Published 9:30 am Friday, May 5, 2023

Othello, Wash., produces 1.5 billion pounds of french fries a year.

Consider, if you will, the french fry. It is no more than a slice of potato that is fried and served with ketchup — or, for our neighbors to the north in Canada, gravy.

Yet the french fry is a perfect example of how well the free market system works. In places like Othello, Wash., 1.5 billion pounds of french fries are produced every year. That’s the weight of seven aircraft carriers and represents 15% of french fry production in North America.

For the record, Othello has a population of 8,700.

Othello is at the center of the “Potato Belt,” which stretches from Hermiston, Ore., north to Coulee City, Wash. This is where an additional 4.5 billion pounds of fries are produced each year. 

That massive production is the result of efficient farmers growing potatoes perfectly suited for efficient processing plants to make french fries and other frozen potato products.

It’s a symbiotic relationship. 

Processors need farmers to be profitable, and farmers need processors to be profitable, said Dale Lathim, executive director of the Potato Growers of Washington.

We occasionally hear critics talk about “fixing” the U.S. food system. They say it’s somehow “unfair.” We assume that’s because they don’t control it. 

That thought makes us shudder. 

The U.S. free market system is a modern miracle, and the way food is a grown and sold is perhaps the best example of what’s right with it. Around the nation, farmers, ranchers and orchardists grow a wide variety of crops to meet the demands of 326 million Americans.

A shopper can walk into any grocery store in the U.S. and find fresh fruits and vegetables and a massive variety of meats, seafood and other foods available to buy. The typical super market carries 39,500 items on its shelves.

These items are available year-round. Our readers who have a few gray hairs will remember when that wasn’t the case. Winter meant that fresh vegetables were off the menu.

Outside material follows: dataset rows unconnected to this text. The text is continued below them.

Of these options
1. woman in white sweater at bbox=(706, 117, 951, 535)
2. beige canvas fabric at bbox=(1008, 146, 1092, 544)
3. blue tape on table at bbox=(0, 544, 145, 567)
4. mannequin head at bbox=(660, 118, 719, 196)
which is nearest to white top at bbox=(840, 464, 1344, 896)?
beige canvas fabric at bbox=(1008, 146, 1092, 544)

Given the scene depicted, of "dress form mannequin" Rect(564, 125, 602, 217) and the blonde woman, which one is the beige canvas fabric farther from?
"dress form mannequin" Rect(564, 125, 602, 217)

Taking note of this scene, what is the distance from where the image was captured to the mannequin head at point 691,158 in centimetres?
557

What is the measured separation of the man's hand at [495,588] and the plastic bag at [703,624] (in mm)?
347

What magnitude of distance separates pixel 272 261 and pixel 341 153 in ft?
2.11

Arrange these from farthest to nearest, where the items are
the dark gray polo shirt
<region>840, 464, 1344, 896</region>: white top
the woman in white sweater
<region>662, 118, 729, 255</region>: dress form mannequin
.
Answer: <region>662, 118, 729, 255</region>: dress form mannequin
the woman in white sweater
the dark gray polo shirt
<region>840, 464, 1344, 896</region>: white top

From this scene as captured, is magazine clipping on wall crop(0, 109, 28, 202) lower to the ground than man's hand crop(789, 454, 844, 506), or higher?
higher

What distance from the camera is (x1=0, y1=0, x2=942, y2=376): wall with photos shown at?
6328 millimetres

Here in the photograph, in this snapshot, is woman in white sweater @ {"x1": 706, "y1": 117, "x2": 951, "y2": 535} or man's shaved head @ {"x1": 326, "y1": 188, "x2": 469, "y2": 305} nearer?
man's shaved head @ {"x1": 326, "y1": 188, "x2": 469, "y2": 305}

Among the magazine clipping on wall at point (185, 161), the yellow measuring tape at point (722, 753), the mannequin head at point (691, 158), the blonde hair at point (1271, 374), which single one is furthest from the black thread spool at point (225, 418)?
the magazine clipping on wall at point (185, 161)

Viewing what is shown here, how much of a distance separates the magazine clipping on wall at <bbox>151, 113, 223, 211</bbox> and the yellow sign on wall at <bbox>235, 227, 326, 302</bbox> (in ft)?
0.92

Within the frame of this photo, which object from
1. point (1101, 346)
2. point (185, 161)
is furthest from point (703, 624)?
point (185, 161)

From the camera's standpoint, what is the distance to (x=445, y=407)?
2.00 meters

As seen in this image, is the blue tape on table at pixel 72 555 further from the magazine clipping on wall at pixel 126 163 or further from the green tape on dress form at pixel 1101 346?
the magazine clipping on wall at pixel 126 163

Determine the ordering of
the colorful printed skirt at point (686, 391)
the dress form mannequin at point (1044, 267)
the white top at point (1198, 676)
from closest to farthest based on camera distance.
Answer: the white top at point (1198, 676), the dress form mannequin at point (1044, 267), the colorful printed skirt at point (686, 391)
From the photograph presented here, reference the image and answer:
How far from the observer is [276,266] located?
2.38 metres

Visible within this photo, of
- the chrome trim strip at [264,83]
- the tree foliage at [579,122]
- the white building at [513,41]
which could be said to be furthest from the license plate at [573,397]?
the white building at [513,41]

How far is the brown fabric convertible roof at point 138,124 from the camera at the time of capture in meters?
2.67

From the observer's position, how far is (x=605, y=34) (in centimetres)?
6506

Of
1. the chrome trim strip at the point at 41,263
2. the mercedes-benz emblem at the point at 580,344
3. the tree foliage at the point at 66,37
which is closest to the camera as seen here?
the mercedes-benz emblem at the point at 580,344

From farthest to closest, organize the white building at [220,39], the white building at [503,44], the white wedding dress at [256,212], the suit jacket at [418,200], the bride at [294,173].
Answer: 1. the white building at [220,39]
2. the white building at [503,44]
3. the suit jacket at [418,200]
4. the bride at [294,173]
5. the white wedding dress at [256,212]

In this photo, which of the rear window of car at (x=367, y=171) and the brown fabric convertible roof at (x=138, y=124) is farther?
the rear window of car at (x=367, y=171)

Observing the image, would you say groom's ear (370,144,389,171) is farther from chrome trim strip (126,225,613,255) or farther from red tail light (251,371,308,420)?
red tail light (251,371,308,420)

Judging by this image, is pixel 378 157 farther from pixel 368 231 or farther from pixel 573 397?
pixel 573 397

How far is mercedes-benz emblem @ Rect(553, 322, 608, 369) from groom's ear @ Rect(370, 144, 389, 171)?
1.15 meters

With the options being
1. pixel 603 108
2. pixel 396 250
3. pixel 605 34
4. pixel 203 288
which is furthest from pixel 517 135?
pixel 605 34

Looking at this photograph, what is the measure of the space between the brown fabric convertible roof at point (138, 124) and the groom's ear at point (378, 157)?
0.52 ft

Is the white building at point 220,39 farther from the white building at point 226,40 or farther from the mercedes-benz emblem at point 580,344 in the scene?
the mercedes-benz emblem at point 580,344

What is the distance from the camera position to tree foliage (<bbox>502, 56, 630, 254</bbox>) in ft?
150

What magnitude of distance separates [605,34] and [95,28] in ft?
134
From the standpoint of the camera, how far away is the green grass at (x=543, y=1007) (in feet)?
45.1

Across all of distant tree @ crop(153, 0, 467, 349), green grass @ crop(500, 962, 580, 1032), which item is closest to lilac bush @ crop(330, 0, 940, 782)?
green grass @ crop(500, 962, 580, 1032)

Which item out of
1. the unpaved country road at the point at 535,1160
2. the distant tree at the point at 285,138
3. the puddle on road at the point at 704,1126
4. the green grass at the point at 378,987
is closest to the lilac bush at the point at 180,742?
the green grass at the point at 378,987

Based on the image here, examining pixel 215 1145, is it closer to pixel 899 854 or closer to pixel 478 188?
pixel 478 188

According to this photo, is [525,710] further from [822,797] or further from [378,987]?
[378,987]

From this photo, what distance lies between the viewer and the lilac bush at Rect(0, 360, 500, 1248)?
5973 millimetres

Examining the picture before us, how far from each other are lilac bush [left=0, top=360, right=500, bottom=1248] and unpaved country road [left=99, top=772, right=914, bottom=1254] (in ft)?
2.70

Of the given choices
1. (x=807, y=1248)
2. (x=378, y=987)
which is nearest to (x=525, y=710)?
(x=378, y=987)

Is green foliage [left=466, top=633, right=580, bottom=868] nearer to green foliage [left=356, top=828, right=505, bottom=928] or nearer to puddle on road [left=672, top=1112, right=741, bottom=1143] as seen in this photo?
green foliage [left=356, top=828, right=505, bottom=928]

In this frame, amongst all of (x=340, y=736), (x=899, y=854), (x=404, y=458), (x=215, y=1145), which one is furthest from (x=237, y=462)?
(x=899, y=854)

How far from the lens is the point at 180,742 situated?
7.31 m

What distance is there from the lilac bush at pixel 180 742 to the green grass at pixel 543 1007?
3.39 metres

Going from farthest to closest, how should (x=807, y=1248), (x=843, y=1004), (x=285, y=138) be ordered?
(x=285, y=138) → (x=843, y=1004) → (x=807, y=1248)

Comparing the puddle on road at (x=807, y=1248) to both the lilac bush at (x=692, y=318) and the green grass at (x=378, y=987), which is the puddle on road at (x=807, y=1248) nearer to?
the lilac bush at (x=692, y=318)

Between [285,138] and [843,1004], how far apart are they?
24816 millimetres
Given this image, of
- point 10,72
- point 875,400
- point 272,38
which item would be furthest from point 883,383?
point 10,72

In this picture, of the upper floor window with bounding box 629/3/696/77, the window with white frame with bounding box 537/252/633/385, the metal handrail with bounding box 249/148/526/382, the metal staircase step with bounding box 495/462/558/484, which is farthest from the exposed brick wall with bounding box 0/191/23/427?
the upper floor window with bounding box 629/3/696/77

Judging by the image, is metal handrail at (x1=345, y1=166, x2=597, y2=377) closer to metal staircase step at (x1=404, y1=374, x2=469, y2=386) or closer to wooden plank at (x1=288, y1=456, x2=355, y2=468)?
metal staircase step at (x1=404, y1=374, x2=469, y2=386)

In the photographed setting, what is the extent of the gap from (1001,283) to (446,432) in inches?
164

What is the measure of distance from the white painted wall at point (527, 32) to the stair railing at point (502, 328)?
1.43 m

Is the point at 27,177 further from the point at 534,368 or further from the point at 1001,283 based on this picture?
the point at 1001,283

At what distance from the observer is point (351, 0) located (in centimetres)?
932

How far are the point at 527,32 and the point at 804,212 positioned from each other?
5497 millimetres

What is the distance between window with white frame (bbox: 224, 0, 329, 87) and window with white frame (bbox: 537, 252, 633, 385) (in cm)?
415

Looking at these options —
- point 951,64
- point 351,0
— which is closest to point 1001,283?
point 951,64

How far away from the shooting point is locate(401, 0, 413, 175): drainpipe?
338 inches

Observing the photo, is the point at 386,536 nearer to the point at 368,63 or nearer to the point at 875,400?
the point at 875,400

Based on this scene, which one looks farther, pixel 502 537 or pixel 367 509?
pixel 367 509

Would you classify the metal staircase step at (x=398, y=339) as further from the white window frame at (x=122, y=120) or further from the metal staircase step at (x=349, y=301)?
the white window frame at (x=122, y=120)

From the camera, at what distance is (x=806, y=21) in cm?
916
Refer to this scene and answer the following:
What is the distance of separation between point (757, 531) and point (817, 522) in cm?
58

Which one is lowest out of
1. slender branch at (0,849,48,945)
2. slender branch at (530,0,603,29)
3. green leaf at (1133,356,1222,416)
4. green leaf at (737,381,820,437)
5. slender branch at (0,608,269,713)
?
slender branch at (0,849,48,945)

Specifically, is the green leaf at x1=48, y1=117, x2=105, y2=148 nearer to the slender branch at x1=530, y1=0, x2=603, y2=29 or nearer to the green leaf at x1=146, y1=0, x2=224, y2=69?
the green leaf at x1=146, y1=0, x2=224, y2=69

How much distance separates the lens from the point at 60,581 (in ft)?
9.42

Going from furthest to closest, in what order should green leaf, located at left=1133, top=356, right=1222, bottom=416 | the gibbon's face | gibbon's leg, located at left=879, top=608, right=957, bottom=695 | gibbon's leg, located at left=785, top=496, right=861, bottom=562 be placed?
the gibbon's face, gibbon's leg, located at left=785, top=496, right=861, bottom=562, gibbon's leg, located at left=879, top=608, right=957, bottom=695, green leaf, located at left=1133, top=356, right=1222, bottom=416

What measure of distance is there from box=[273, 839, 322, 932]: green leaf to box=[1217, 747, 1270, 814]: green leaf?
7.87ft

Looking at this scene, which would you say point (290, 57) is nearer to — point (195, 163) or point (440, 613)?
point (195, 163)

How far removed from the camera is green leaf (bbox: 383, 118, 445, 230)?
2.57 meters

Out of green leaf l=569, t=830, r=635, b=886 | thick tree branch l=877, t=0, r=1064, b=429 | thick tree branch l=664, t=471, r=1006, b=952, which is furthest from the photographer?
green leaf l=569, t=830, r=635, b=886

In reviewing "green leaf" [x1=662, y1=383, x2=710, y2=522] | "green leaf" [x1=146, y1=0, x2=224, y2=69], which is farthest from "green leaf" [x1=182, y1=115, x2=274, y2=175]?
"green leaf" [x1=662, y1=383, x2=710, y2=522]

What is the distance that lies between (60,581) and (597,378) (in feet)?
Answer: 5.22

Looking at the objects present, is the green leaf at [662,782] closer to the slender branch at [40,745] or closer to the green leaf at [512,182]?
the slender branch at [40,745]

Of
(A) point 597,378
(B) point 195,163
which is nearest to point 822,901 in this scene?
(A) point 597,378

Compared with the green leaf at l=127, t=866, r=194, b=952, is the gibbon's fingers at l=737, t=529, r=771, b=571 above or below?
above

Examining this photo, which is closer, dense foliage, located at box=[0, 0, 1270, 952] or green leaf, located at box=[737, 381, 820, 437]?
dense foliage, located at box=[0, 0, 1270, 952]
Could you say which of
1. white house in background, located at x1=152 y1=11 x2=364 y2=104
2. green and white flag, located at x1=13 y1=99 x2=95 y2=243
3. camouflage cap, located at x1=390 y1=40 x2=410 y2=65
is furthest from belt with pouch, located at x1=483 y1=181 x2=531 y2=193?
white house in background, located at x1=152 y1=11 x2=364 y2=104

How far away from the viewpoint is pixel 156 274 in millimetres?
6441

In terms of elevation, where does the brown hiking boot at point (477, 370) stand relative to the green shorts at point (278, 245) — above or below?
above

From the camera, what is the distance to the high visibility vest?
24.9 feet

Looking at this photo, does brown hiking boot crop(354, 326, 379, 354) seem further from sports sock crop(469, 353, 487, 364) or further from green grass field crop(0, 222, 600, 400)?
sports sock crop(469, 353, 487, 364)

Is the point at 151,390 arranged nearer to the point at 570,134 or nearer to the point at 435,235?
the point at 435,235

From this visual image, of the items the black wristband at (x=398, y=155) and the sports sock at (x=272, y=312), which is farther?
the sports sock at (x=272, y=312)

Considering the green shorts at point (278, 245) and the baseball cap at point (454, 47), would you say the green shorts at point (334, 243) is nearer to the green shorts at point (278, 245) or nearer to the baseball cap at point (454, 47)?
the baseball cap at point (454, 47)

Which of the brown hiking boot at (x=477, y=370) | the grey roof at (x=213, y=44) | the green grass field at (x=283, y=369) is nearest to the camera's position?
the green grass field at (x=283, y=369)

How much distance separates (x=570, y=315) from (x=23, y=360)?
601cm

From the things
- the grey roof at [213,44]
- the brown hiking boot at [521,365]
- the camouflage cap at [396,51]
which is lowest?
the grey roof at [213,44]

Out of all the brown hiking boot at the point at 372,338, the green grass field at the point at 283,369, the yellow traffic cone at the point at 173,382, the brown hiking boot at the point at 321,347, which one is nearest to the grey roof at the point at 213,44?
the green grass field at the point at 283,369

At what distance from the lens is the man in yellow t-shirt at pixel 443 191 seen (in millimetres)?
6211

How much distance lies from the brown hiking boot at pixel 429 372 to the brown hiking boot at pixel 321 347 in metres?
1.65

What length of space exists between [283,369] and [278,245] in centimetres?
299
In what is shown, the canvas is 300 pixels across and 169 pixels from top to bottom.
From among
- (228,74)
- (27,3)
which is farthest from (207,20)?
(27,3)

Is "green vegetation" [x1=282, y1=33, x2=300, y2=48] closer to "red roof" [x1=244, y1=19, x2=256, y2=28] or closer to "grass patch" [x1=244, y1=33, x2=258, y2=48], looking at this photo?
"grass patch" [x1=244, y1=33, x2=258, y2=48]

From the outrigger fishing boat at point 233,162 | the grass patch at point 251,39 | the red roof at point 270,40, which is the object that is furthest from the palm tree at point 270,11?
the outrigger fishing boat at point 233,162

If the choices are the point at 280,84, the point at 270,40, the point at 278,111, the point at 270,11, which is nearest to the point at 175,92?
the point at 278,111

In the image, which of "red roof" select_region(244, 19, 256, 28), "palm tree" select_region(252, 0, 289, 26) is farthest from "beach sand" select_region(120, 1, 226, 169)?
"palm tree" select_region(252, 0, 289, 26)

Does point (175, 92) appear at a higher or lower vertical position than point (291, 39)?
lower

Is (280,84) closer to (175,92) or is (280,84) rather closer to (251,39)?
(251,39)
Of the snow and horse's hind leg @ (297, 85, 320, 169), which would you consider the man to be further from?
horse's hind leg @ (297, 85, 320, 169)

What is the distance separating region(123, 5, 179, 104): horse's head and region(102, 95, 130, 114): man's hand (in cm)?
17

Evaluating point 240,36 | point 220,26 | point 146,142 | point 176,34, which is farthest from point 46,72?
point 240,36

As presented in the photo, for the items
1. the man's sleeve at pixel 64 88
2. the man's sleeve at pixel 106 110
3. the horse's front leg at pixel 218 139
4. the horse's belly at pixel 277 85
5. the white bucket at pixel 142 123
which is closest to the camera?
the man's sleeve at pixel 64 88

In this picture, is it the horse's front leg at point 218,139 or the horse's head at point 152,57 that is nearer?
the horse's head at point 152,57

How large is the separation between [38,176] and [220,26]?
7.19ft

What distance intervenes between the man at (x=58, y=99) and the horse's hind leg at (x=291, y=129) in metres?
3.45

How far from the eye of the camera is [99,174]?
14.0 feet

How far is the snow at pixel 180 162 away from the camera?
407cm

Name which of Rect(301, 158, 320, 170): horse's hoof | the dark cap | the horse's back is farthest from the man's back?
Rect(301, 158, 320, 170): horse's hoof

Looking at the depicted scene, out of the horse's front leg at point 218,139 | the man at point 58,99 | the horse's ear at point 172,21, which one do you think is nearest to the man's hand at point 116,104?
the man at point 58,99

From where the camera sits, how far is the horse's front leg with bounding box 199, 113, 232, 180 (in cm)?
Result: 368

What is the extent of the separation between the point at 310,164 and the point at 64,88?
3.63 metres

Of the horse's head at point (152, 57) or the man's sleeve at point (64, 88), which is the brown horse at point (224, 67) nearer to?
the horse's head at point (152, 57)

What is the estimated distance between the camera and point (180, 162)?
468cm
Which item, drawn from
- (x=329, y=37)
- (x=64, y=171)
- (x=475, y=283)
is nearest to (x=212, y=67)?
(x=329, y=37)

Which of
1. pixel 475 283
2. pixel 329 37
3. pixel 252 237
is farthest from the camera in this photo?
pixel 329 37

Today, fruit and vegetables that are out of season in the U.S. are imported from Mexico, Chile and other nations whose climates are appropriate.

Shoppers in the U.S. — and many parts of the world — can choose any foods they want. Whether their diet is vegetarian, vegan, organic and anything else, those foods are readily available and affordable.

Othello, Wash., and a thousand other cities and towns large and small combine their efforts to feed the nation. They process every food from french fries to filet mignon and from bacon bits to baking flour.

It is a credit to them and the free-market economy. The “food system” continues to work very well, thank you.